**O QUE FAZER**
1 – De acordo com o texto sobre o liberalismo brasileiro, em que o liberalismo encontra sua fundação clássica?
2 – Transcreva do texto sobre o liberalismo brasileiro o trecho que vai de "O que tem se" até "o dirigismo autoritário.", incluindo essas palavras.

**TEXTO FORNECIDO**
# # #

Se há algo que as eleições atuais demonstraram cabalmente é a natureza peculiar do “liberalismo” brasileiro. Entre aspas mesmo, porque não é liberalismo. Nada - NADA - há no liberalismo nacional que remeta à tradição venerável de Adam Smith, John Locke, Immanuel Kant, Jeremy Bentham, John Stuart Mill, John Harsanyi, Amartya Sen, Meira Levinson, Friedrich Hayek, Martha Nussbaum, John Rawls, Robert Nozick ou Ronald Dworkin. 

O que tem se apresentado como liberalismo no país, ao longo do processo eleitoral, é uma mistura inconsistente de conservadorismo moral, fundamentalismo religioso, uma ideia indefinida de Estado mínimo e ausência completa de qualquer referência à igualdade como postulado jurídico-normativo. E nada disso encontra sua raiz no pensamento liberal clássico ou contemporâneo. Afinal, o liberalismo encontra sua fundação clássica na afirmação da autonomia individual contra a autocracia; na possibilidade de emancipação coordenada pela cooperação contra o dirigismo autoritário.

# # #

**INFORMAÇÕES APRESENTADAS**
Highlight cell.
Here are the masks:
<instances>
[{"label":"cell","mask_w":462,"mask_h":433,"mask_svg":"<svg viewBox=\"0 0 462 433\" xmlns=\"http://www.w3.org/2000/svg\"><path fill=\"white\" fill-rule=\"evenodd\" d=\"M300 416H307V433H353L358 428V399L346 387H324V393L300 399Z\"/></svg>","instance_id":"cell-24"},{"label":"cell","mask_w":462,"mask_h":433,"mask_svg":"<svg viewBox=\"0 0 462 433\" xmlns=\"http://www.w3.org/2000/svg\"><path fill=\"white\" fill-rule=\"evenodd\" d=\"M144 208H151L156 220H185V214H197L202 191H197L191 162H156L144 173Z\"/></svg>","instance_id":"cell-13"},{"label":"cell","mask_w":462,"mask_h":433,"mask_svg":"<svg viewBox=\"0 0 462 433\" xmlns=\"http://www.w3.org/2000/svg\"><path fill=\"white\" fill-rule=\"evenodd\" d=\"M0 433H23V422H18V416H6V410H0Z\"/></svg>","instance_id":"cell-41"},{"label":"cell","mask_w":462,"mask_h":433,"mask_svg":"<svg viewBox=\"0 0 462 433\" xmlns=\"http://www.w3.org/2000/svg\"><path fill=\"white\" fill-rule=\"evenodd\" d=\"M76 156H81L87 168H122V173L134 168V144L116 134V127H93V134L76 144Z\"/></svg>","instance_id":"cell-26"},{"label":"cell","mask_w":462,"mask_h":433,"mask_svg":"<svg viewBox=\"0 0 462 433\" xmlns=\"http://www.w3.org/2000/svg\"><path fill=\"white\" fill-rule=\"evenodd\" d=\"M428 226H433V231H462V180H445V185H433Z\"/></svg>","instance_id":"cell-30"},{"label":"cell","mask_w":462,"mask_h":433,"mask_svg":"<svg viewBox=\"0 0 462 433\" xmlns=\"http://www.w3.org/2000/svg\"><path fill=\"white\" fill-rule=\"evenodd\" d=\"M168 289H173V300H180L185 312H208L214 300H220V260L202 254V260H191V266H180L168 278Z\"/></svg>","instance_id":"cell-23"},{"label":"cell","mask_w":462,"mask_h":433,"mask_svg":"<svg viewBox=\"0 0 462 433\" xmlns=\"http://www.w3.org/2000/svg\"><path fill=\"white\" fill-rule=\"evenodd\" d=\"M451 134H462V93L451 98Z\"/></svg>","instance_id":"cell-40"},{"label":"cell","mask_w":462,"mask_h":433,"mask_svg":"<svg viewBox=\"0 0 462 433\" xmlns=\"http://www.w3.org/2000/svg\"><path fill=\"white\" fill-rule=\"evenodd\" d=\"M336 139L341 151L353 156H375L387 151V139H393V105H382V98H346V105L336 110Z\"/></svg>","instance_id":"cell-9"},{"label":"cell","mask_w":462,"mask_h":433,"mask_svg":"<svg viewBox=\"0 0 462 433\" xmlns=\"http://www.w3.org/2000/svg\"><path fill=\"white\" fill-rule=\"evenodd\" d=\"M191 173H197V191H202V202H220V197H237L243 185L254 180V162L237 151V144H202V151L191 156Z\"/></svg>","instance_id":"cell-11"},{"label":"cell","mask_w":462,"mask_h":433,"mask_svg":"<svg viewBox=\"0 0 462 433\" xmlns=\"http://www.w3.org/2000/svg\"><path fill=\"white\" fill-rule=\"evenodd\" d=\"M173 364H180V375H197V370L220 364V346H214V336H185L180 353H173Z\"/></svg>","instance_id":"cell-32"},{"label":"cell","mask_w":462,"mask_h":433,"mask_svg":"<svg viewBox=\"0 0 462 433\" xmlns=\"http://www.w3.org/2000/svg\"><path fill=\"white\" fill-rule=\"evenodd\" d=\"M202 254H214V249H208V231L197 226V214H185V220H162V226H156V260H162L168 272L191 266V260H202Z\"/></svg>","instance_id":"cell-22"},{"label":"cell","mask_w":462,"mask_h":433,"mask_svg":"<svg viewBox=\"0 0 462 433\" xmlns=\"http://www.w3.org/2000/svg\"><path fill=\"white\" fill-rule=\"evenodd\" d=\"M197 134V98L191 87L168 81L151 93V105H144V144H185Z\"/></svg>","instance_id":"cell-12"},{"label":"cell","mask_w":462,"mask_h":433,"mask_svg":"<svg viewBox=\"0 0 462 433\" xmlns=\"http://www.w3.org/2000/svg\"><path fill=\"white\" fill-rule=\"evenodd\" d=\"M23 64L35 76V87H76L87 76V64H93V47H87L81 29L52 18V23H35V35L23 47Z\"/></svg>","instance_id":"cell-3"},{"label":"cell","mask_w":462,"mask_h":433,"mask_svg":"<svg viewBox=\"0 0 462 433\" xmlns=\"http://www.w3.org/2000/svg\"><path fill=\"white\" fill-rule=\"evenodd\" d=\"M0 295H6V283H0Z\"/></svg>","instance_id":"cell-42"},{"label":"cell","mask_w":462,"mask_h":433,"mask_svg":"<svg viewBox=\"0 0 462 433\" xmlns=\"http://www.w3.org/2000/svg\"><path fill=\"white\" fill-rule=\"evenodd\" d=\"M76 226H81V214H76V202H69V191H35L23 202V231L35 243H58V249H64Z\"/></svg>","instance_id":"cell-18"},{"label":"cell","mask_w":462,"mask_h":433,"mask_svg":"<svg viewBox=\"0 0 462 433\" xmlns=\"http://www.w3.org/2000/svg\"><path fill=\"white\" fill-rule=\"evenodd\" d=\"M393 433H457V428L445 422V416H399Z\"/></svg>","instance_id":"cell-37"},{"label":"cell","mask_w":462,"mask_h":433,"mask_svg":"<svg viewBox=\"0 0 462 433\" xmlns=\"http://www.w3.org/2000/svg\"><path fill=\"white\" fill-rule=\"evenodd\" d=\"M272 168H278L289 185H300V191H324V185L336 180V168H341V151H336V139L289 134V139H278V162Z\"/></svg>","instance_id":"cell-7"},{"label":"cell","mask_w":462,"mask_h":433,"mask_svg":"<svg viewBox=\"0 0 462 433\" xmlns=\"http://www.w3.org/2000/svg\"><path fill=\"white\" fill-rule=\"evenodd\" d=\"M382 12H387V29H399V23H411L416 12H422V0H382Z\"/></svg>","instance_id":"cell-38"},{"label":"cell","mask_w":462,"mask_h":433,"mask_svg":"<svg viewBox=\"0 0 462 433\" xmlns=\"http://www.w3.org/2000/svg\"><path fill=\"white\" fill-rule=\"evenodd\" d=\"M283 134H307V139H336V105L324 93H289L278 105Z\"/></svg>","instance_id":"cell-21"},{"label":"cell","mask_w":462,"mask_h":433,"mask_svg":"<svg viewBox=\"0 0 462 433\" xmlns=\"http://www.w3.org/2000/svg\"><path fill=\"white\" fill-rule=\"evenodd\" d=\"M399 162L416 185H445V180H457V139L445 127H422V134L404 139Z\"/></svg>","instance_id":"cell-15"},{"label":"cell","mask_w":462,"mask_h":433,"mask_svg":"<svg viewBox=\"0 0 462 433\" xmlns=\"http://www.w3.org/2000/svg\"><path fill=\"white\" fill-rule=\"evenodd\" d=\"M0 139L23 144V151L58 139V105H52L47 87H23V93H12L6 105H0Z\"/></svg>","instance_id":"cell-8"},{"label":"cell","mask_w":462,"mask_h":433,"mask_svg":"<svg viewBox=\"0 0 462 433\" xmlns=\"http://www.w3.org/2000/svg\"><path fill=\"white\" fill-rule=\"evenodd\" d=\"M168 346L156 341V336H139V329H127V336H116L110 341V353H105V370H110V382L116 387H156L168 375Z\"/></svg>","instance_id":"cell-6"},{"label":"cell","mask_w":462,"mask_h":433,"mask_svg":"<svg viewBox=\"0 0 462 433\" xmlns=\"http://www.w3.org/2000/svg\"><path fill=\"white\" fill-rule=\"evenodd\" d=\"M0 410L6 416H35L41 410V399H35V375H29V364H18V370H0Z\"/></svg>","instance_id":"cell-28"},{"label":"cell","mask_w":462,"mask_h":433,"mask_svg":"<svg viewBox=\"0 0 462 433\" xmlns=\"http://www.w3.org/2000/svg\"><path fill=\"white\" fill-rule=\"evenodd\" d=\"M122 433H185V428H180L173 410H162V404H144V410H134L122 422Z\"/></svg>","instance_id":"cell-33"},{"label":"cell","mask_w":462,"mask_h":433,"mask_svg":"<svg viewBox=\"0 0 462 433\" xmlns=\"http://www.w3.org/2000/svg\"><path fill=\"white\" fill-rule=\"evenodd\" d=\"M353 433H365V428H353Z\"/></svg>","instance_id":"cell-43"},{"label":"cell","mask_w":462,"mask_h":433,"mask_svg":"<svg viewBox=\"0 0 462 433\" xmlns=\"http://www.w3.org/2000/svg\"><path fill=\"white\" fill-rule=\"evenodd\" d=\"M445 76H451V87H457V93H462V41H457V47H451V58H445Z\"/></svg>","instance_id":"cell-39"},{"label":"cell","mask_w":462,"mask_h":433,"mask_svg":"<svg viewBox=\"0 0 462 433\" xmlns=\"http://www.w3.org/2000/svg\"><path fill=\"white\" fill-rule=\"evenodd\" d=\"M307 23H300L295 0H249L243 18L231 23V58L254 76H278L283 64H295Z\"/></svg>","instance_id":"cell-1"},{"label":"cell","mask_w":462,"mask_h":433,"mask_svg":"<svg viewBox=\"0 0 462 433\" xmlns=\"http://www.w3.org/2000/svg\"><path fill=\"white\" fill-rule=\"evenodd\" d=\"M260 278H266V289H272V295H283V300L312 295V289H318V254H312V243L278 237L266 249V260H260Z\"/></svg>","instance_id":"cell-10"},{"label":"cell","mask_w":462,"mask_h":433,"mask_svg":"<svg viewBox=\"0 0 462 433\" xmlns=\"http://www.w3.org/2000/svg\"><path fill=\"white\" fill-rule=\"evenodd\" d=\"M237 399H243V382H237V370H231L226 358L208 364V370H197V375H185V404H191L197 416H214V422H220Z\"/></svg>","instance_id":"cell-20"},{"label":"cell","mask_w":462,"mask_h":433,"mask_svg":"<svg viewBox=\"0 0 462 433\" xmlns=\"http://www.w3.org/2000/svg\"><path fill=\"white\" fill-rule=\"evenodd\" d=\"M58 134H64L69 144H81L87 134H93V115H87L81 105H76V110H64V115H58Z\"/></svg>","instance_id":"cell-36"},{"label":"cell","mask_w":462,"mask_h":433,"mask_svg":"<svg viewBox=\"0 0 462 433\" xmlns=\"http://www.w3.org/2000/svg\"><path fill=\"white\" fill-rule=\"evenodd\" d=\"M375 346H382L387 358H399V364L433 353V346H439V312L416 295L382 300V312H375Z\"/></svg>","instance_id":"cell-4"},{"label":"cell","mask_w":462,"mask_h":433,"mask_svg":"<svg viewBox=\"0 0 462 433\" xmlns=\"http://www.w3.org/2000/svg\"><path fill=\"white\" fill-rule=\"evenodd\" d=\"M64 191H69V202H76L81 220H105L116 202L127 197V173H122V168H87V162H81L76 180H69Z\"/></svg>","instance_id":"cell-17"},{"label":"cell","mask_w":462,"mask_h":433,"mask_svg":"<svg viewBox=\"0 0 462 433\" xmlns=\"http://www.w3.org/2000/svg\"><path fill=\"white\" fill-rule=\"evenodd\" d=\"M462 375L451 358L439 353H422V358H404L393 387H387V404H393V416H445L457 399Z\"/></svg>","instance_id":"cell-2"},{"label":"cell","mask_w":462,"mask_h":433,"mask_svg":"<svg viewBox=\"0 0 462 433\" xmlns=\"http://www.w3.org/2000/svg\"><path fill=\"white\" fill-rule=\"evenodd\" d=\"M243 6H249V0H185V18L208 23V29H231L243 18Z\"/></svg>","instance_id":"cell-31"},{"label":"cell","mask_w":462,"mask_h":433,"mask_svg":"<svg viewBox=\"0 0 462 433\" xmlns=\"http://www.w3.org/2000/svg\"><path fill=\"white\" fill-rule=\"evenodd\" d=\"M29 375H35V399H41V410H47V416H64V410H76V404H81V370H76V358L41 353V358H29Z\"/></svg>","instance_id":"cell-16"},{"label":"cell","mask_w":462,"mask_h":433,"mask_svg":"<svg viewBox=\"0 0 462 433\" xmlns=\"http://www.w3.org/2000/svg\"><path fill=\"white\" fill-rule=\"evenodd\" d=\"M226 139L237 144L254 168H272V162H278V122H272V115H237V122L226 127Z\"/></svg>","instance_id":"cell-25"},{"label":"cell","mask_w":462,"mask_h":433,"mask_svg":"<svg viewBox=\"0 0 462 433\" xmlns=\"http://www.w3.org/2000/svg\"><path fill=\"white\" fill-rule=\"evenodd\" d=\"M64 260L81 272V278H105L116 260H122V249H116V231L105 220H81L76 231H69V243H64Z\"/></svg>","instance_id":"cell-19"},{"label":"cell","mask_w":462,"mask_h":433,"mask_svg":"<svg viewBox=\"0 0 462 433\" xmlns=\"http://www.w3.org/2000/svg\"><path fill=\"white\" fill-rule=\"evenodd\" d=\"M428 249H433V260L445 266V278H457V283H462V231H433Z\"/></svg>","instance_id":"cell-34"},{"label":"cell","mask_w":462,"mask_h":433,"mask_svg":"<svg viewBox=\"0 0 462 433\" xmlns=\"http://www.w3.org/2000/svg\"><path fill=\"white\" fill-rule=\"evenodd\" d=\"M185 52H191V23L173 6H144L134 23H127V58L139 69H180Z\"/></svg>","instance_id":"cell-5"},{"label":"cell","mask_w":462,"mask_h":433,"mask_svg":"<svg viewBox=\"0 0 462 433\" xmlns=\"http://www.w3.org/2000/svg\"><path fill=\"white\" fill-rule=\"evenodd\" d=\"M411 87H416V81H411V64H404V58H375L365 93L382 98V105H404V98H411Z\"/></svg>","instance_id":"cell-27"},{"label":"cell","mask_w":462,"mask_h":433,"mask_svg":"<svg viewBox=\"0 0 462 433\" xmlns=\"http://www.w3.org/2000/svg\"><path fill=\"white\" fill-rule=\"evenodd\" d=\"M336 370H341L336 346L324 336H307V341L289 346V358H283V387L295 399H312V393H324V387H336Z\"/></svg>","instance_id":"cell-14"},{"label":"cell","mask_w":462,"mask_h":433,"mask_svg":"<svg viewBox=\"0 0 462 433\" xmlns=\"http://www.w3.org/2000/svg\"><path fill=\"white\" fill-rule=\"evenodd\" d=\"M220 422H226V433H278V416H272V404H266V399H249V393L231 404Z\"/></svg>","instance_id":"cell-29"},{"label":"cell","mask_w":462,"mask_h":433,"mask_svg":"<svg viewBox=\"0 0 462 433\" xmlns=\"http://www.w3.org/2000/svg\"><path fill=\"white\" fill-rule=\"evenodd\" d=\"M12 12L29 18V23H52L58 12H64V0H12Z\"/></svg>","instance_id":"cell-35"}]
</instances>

# # #

**RESPOSTAS DAS TAREFAS**
1 – Na afirmação da autonomia individual contra a autocracia e na possibilidade de emancipação coordenada pela cooperação contra o dirigismo autoritário.

2 –
O que tem se apresentado como liberalismo no país, ao longo do processo eleitoral, é uma mistura inconsistente de conservadorismo moral, fundamentalismo religioso, uma ideia indefinida de Estado mínimo e ausência completa de qualquer referência à igualdade como postulado jurídico-normativo. E nada disso encontra sua raiz no pensamento liberal clássico ou contemporâneo. Afinal, o liberalismo encontra sua fundação clássica na afirmação da autonomia individual contra a autocracia; na possibilidade de emancipação coordenada pela cooperação contra o dirigismo autoritário.